Я отсчитываю капли и даю деду. Он выпивает их и печально произносит:
— Одно сердце на столько ботинок! Разве это справедливо? Хороший сапожник должен бы иметь два сердца…
— У меня там картошка, — говорю я, — бабушка рассердится, если я не почищу ее.
— Эх, дурак. Я тебе о сердце, а ты мне о картошке, — стыдит меня дед. — Ну, иди, иди. Не мешай, скоро мясник Гирш за ботинками явится.
Я не перечу, возвращаюсь к себе и с особенным рвением принимаюсь за работу. Наконец миска наполнена доверху. Где же бабушка? Видно, задержалась с кем-то. Бабушка часто задерживается. Встретит жену маляра Янкл-Лейба или скорняка Лейзера, — ну… ясно, тут уж так скоро не уйдешь…
В последнее время бабушка очень много говорит про какого-то Гитлера. Этот Гитлер, должно быть, порядочный мерзавец. Иначе бабушка не кричала бы на мою маму, когда та меня защищает:
— Гитлера растишь! Гитлера!
Это даже хорошо, что ее нет. Можно набрать соли. Она стоит в комоде, там же, где сахар.

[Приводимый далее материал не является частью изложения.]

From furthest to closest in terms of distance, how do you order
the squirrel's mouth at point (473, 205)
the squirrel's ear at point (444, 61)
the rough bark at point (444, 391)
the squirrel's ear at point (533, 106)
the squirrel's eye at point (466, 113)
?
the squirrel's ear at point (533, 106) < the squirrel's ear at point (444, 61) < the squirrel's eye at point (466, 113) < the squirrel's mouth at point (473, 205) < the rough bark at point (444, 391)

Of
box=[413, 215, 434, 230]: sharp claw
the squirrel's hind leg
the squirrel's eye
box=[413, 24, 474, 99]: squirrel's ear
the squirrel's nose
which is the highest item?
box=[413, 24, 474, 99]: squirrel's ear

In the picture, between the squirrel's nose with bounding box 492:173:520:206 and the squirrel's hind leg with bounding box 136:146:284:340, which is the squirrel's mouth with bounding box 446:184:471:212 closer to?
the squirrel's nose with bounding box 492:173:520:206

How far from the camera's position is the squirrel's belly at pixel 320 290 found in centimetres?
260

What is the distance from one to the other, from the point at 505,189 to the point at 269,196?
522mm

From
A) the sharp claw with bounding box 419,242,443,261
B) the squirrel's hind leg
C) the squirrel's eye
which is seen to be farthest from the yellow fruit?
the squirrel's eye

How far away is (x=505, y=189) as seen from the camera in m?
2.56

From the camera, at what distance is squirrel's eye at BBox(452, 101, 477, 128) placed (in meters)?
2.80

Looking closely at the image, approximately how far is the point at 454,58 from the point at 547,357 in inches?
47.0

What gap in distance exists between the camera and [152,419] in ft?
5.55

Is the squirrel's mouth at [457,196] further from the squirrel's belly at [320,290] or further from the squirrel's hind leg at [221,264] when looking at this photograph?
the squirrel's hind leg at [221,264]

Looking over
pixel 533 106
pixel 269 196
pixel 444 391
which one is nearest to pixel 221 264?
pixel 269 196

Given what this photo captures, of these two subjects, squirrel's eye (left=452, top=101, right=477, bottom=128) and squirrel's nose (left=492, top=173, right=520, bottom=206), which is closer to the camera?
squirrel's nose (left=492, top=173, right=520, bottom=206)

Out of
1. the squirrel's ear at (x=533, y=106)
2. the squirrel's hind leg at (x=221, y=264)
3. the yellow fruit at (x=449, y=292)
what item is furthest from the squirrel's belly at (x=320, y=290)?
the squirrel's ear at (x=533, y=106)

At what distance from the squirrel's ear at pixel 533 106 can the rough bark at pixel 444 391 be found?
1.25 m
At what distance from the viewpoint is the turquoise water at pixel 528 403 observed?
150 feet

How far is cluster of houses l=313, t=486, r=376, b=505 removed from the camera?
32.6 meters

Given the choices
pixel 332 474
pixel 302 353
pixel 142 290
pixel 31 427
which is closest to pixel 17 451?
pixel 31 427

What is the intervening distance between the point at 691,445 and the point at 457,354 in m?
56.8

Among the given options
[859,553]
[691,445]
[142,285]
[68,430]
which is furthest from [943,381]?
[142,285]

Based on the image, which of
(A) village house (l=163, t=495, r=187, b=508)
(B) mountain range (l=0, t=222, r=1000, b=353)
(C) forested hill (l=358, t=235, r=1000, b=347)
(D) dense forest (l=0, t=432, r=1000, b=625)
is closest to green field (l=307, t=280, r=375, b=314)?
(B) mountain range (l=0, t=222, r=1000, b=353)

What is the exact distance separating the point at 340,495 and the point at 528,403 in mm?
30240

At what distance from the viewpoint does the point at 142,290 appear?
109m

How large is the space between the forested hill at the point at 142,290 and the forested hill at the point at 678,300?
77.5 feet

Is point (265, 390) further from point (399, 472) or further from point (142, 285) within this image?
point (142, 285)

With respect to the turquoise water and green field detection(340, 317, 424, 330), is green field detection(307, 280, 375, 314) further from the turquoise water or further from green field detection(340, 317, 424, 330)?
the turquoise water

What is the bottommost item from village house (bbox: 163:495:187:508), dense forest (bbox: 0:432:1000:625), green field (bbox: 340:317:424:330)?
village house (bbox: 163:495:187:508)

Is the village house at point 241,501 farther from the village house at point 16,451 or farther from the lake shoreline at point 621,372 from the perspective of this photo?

Я открываю комод, стараясь не скрипеть дверцами. Но не тут-то было!
Дверцы скрипят, как сапоги балагулы Ицика.
Завидую ворам! Они все делают тихо. А я не умею. Тихо я умею только плакать.
И потом очень страшно красть у себя дома. А если попросить бабушку?
Нет, она не даст.
— Взять, — стучит в ушах.
— Не брать, — колотит в мозгу.
— Взять, не брать, взять, не брать… Подумаешь! Украсть немного соли — это, в конце концов, не такой уж страшный грех. Медлить нельзя. Надо решаться!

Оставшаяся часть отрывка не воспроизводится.